Mineralölprodukte und Raffinerien: Hohe Margen für Raffinerien
Zum Ende des Jahres 2025 zeigt der weltweite Markt für Mineralölprodukte erhöhte Rentabilität für Raffinerien. Der Rückgang der Rohölpreise in Kombination mit stabiler Nachfrage nach Benzin, Diesel und Kerosin führte in vielen Regionen zu einem Anstieg der Raffinierungsmargin. Raffinerien profitieren von relativ günstigem Rohmaterial bei weiterhin gesundem Verbrauchsniveau.
- Die globalen Richtmarken für Raffinierungsmargin stiegen auf Maximalwerte der letzten Jahre. Besonders hohe Rentabilitäten zeigen die Verkäufe von Diesel, dessen Nachfrage im Transportsektor und in der Industrie stark bleibt.

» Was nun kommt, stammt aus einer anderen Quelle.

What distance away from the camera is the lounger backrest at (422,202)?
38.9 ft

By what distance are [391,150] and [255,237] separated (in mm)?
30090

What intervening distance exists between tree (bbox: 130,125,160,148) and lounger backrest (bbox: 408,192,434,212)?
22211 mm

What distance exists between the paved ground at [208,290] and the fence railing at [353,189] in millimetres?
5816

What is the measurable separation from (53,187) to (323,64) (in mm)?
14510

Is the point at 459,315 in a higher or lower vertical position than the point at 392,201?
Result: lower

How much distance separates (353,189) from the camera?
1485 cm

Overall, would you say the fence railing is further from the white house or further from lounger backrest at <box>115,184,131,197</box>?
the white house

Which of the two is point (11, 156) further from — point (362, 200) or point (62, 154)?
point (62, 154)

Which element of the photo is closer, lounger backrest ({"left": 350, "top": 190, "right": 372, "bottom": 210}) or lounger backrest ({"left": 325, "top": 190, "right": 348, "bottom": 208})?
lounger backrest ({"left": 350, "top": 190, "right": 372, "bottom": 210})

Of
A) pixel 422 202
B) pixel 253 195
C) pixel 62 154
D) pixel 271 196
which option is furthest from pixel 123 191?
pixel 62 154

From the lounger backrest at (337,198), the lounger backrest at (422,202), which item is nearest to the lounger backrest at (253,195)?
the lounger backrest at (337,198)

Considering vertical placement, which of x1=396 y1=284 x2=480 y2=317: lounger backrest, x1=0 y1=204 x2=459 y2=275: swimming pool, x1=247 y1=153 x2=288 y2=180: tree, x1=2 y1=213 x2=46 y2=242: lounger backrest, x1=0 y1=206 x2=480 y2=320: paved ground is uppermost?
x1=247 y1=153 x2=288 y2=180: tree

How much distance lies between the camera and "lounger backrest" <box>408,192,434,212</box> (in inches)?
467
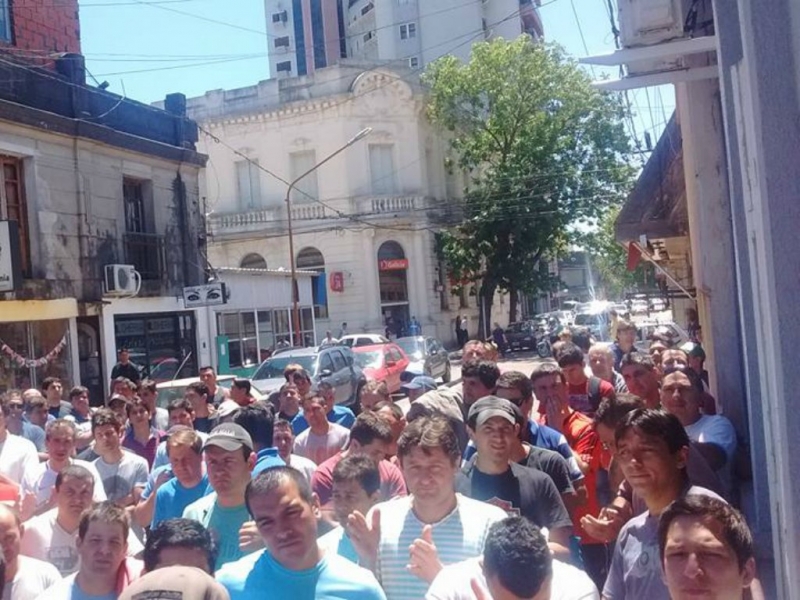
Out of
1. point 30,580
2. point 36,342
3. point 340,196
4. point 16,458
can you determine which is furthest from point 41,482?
point 340,196

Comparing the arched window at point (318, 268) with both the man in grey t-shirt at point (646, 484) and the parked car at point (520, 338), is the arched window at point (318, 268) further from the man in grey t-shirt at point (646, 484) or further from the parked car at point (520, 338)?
the man in grey t-shirt at point (646, 484)

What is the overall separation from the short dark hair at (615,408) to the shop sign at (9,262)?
487 inches

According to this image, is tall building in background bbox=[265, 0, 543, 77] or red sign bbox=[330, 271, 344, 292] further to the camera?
tall building in background bbox=[265, 0, 543, 77]

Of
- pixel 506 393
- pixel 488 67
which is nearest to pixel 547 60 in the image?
pixel 488 67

- Der aktive Bau neuer Raffinerien in Asien und dem Nahen Osten (einschließlich großer Anlagen in China und den Ländern des Persischen Golfs) erhöht die weltweiten Raffineriekapazitäten. Gleichzeitig unterstützt die Schließung veralteter Anlagen in Europa und Nordamerika das Marktgleichgewicht für Mineralölprodukte, ohne eine Überversorgung zuzulassen und hohe Margen für bestehende Raffinerien aufrechtzuerhalten.
- In Russland verlängerten die Behörden das Exportverbot für Benzin und Diesel nach der Treibstoffkrise im Sommer, um den Binnenmarkt zu sättigen und die Preise zu senken. Diese Maßnahmen stabilisierten die Situation im Land, reduzierten jedoch gleichzeitig das Angebot an Diesel auf dem Weltmarkt, was ebenfalls zur Beibehaltung hoher Margen für europäische und asiatische Raffinerien beitrug.

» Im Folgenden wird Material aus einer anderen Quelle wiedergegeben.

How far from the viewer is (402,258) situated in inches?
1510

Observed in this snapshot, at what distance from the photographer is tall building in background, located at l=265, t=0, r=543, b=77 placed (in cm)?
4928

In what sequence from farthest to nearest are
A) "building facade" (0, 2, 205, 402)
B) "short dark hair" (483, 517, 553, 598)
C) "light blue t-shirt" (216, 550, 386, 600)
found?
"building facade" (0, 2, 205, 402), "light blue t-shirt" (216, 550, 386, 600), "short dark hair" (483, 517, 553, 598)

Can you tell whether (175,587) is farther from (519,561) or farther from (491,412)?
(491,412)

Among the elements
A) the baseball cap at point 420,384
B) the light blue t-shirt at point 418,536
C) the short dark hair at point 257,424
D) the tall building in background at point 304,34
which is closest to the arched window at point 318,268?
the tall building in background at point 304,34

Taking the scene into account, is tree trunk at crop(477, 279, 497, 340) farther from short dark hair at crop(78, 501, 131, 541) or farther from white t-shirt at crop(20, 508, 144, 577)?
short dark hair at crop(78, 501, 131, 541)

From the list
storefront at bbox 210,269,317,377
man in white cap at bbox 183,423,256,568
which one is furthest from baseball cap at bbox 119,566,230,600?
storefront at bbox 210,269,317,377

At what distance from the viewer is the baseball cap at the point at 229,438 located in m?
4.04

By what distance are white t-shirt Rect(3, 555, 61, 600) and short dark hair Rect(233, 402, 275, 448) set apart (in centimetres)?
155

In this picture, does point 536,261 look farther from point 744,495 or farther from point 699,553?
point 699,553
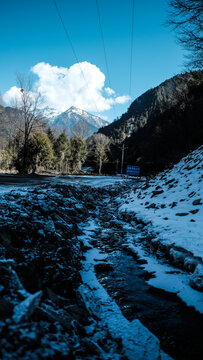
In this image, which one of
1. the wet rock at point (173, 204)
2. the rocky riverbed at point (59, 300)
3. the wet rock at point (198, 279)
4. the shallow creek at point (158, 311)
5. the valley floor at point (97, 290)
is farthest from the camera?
the wet rock at point (173, 204)

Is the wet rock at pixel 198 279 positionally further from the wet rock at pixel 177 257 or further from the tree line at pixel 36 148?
the tree line at pixel 36 148

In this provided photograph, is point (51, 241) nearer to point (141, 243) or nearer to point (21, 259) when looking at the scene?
point (21, 259)

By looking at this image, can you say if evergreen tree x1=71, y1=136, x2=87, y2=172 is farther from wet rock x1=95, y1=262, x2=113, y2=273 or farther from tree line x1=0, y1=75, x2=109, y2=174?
wet rock x1=95, y1=262, x2=113, y2=273

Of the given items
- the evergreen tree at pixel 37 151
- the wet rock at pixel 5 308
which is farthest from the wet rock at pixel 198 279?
the evergreen tree at pixel 37 151

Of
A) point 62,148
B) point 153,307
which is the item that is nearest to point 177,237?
point 153,307

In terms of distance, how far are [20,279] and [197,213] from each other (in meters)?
4.39

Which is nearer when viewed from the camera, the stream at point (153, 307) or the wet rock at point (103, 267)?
the stream at point (153, 307)

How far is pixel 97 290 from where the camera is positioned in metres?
2.57

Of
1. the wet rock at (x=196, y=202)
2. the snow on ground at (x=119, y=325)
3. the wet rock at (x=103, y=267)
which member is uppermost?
the wet rock at (x=196, y=202)

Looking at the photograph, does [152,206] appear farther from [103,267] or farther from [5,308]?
[5,308]

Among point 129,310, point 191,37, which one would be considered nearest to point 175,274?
point 129,310

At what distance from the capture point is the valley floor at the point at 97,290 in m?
1.40

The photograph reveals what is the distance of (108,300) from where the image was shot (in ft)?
7.80

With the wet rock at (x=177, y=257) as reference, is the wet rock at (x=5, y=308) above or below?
above
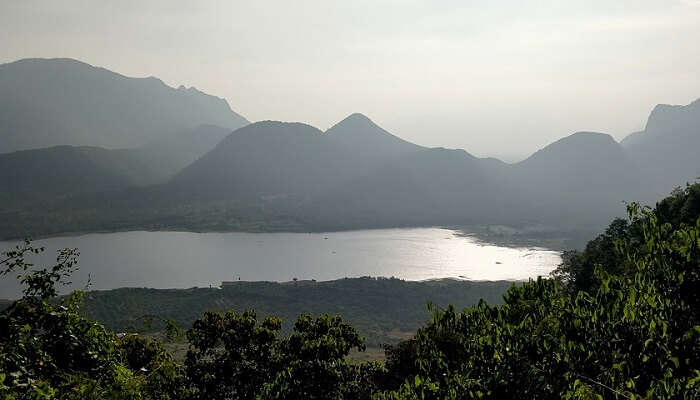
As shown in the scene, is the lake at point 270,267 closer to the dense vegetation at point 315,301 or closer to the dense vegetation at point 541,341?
the dense vegetation at point 315,301

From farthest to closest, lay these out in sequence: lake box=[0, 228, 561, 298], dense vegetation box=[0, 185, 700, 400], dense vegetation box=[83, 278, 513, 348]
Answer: lake box=[0, 228, 561, 298], dense vegetation box=[83, 278, 513, 348], dense vegetation box=[0, 185, 700, 400]

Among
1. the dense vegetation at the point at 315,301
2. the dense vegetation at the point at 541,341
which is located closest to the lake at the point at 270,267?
the dense vegetation at the point at 315,301

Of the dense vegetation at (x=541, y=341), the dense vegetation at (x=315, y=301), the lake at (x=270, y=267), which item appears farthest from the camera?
the lake at (x=270, y=267)

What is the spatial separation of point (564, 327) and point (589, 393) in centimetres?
239

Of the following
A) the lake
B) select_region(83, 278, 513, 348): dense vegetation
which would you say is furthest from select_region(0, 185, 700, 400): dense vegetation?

Unternehmensnachrichten: Transaktionen und Strategien der Energieunternehmen
Das Ende des Jahres ist geprägt von bedeutenden Unternehmensschritten im Energiesektor, die das Bestreben der Unternehmen widerspiegeln, ihre Portfolios zu optimieren und sich an neue Marktbedingungen anzupassen. Große Öl- und Energieunternehmen überdenken ihre Strategien, wobei sie sowohl Effizienzsteigerungen im traditionellen Geschäft als auch Investitionen in den Energiemarkt und nachhaltige Projekte im Fokus haben.

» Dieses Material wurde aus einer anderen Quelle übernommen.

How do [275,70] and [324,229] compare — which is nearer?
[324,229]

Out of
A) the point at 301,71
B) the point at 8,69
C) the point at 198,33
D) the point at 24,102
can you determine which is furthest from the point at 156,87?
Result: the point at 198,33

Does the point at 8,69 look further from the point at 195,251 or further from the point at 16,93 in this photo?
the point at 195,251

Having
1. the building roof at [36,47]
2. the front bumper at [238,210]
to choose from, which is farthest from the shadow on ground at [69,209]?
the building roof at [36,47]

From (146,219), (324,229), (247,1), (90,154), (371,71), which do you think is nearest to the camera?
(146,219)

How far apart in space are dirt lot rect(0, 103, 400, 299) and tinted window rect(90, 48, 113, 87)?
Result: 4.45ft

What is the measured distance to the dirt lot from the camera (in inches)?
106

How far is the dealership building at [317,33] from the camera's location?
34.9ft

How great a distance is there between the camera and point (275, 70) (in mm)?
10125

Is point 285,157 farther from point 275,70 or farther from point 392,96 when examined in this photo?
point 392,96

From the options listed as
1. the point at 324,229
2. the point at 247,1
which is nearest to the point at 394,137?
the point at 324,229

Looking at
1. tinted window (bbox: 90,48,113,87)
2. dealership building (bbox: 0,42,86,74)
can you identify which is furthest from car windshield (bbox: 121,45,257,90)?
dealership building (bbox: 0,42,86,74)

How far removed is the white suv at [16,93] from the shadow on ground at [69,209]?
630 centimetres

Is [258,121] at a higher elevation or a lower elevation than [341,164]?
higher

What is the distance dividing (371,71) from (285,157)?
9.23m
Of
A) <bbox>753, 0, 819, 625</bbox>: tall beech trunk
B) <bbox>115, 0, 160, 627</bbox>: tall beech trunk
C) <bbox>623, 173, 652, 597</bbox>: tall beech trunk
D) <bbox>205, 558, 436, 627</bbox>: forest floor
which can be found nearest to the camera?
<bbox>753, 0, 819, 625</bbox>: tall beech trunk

- BP gab den Verkauf von 65 % ihrer Tochtergesellschaft Castrol (Hersteller von Schmierstoffen) an den US-Investmentfonds Stonepeak für 6 Milliarden Dollar bekannt. Die Transaktion bewertet das gesamte Geschäft von Castrol mit 10,1 Milliarden Dollar; BP wird 35 % der Aktien im neuen Joint Venture behalten. Die erzielten Mittel fließen in die Schuldenreduzierung und die Auszahlung von Dividenden, was der Strategie zur Steigerung der Rendite im traditionellen Ölsegment entspricht.
- Trotz der Sanktionen zeigen ausländische Partner Interesse an russischen Öl- und Gasprojekten. Insbesondere haben die indische ONGC und die japanische SODECO ihre Anteile am Projekt Sachalin-1 gehalten, und eine vorläufige Vereinbarung zwischen ExxonMobil und Rosneft zur Entschädigung von Verlusten der Vorjahre signalisiert die Bereitschaft großer Akteure, die Zusammenarbeit wieder aufzunehmen, sobald sich die politische Lage normalisiert.
- Die Annäherung zwischen Technologie- und Energiesektor nimmt weiter zu. So gab der US-Technologieriese Alphabet (Muttergesellschaft von Google) im Dezember die Übernahme des Unternehmens Intersect Power für 4,7 Milliarden Dollar bekannt, das Projekte im Bereich erneuerbare Energien und Energieinfrastruktur (einschließlich der Energieversorgung von Rechenzentren) umsetzt. Dieser Schritt wird Alphabet ermöglichen, die Entwicklung eigener erneuerbarer Energieerzeugung zu beschleunigen und die Abhängigkeit ihrer Rechenzentren von überlasteten Stromnetzen abzubauen.